Wednesday 20, April 2011
TIMISOARA, April 20 (UNHCR) - A first group of 30 Eritrean refugees arrive at a special centre in Romania ahead of resettlement. They spent weeks in Tunisia after fleeing Libya.
Thirty Eritrean refugees have arrived at an emergency transit centre in western Romania after fleeing Libya and spending weeks in a crowded camp in Tunisia as UNHCR and its partners sought a solution for them.
The Eritreans, including three women and a boy, will spend up to six months in the centre in Timisoara before being resettled in the United States and the Netherlands.
Unlike most of the foreigners who have fled from Libya since mid-February, hundreds of Eritreans and Somalis stuck on the Tunisian and Egyptian borders with Libya cannot return to their countries because their lives would be at risk.
This is the first group to be flown out of the country ahead of resettlement. Their evacuation was organized by the UN refugee agency, the International Organization for Migration (IOM) and the Romanian government. UNHCR officials said more were expected.
The Eritreans said they fled their country to escape forced military recruitment and claimed that they had been detained and physically abused in Libya. People from sub-Saharan Africa have also been at risk in Libya because of rumours that the government was using them as mercenaries. Yonas Ali *, a 36 year old man, told UNHCR that he and his brothers had spent six years in prison in Libya. "I thank UNHCR for having saved my life. And that of my brothers", he said.
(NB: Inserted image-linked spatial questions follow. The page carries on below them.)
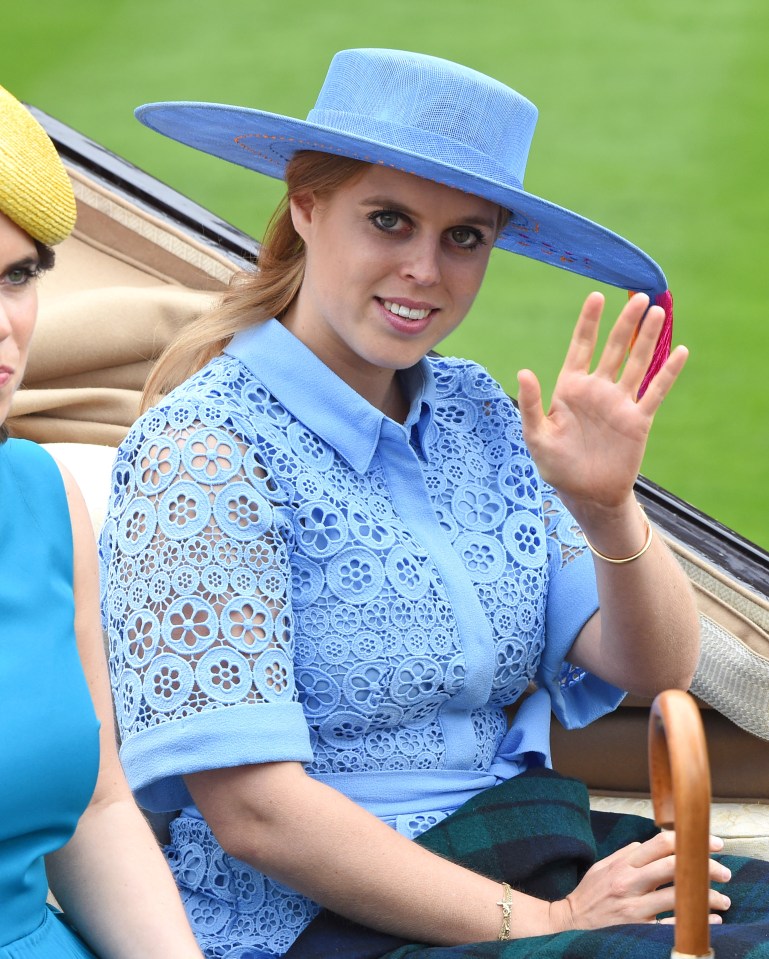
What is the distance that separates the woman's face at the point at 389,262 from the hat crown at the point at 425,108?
0.15 ft

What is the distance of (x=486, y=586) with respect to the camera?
1.77 metres

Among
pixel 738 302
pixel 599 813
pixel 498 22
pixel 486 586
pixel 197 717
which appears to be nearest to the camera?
pixel 197 717

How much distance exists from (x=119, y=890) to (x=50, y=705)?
20 centimetres

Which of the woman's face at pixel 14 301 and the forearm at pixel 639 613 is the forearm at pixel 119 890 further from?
the forearm at pixel 639 613

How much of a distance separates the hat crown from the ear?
94 mm

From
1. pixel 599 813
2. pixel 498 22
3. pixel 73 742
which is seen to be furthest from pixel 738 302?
pixel 73 742

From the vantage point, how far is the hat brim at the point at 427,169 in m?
1.66

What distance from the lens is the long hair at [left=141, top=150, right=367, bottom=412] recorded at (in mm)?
1754

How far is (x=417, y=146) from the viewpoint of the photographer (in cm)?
171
Others recounted having survived "five different prisons in Libya". UNHCR's Representative in Romania, Machiel Salomons, welcomed the group and thanked the authorities: "You open the door to a new life for these most vulnerable survivors of the Libyan crisis", he said at a press conference at the Emergency Transit Centre (ETC).
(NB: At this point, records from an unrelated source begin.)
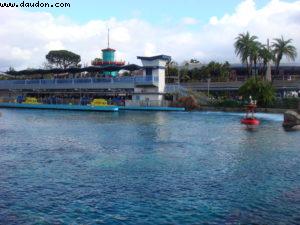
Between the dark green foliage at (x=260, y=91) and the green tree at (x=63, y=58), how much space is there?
283 feet

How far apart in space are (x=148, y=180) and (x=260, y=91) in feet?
199

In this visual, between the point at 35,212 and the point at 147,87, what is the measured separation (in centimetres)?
7502

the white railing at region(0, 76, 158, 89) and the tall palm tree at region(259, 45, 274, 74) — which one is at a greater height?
the tall palm tree at region(259, 45, 274, 74)

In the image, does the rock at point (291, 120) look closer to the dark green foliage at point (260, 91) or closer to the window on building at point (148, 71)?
the dark green foliage at point (260, 91)

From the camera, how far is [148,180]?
2225 cm

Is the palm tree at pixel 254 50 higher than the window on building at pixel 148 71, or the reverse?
the palm tree at pixel 254 50

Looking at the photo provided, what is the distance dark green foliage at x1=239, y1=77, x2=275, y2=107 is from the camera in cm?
7844

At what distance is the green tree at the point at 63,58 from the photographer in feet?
496

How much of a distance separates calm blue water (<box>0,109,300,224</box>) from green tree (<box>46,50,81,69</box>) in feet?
380

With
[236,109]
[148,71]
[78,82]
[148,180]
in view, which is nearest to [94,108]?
[148,71]

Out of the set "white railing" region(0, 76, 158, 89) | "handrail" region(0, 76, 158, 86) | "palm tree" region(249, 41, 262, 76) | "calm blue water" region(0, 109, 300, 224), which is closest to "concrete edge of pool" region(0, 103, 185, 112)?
"white railing" region(0, 76, 158, 89)

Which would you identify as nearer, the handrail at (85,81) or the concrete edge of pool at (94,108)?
the concrete edge of pool at (94,108)

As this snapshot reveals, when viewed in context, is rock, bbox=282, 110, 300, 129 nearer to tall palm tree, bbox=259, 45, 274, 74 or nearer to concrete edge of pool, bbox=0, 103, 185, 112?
concrete edge of pool, bbox=0, 103, 185, 112

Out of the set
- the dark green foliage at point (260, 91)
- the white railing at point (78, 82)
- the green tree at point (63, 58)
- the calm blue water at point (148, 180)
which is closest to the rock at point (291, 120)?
the calm blue water at point (148, 180)
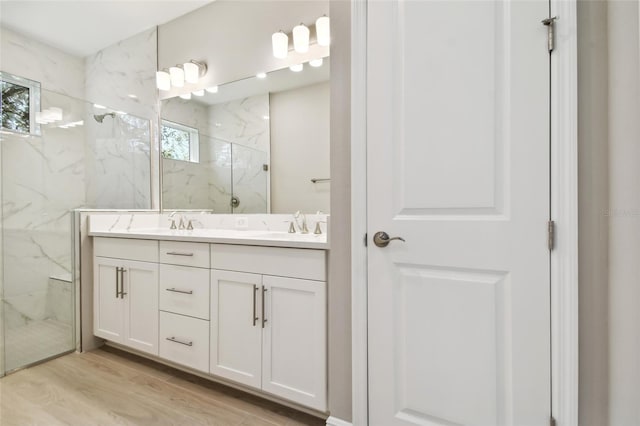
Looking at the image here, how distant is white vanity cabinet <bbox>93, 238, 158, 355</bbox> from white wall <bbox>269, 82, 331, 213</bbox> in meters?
0.90

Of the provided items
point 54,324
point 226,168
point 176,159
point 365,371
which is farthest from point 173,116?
point 365,371

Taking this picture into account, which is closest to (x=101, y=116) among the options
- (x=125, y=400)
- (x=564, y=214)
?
(x=125, y=400)

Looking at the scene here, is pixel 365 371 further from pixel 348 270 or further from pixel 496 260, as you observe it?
pixel 496 260

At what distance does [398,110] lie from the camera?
50.0 inches

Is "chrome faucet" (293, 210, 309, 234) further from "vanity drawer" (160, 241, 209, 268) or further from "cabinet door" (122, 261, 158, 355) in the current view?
"cabinet door" (122, 261, 158, 355)

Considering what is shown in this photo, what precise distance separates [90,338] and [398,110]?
261 cm

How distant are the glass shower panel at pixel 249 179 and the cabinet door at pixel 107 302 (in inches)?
36.6

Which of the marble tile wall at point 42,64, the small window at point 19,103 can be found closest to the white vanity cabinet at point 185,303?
the small window at point 19,103

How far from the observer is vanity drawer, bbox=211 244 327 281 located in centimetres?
144

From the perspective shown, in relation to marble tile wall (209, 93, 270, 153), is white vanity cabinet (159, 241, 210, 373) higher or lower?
lower

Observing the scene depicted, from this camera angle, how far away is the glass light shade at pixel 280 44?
2.15 metres

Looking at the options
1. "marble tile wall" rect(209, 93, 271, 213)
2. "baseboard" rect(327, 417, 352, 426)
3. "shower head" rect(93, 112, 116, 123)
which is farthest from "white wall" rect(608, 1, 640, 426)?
"shower head" rect(93, 112, 116, 123)

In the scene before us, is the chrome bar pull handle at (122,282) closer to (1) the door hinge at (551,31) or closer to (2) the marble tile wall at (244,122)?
(2) the marble tile wall at (244,122)

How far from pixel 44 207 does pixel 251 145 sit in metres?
1.50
Eritreans who made it to Tunisia have had to remain in the Shoucha transit camp as tens of thousands of workers from other countries in Egypt and Asia were repatriated by their governments or UNHCR and the IOM. High Commissioner for Refugees António Guterres has repeatedly urged resettlement countries to help solve their problem.
Meanwhile in Geneva, UNHCR on Wednesday presented its Global Resettlement Solidarity initiative to resettlement countries. This programme is aimed at addressing the resettlement needs in Egypt and Tunisia arising out of the Libya crisis. UNHCR called on the resettlement countries to provide 8,000 dedicated places for the refugees at the borders with Libya.
"We call on states to provide additional places [to their current resettlement quotas]," stressed Johannes van der Klaauw, UNHCR's senior resettlment coordinator. "The numbers of people in need of resettlement from Tunisia and Egypt increases by the day and may soon be in the thousands rather than the hundreds," he added.
Van der Klaauw also noted that resettlement out of the region could ensure that fewer of these vulnerable refugees risk taking dangerous boat journeys across the Mediterranean Sea to Europe. More than 500 people are known to have lost their lives attempting the crossing in recent weeks.
The Timisoara Emergency Transit Centre was set up in 2008 by the Romanian government, UNHCR and the IOM to house people in urgent need of international protection until their resettlement applications have been processed. It can accommodate up to 200 people and has hosted more than 600 refugees since opening, including Eritreans, Sudanese, Palestinians, Ethiopians, Sri Lankans, Iraqis and Nigerians.
*Name changed for protection reasons.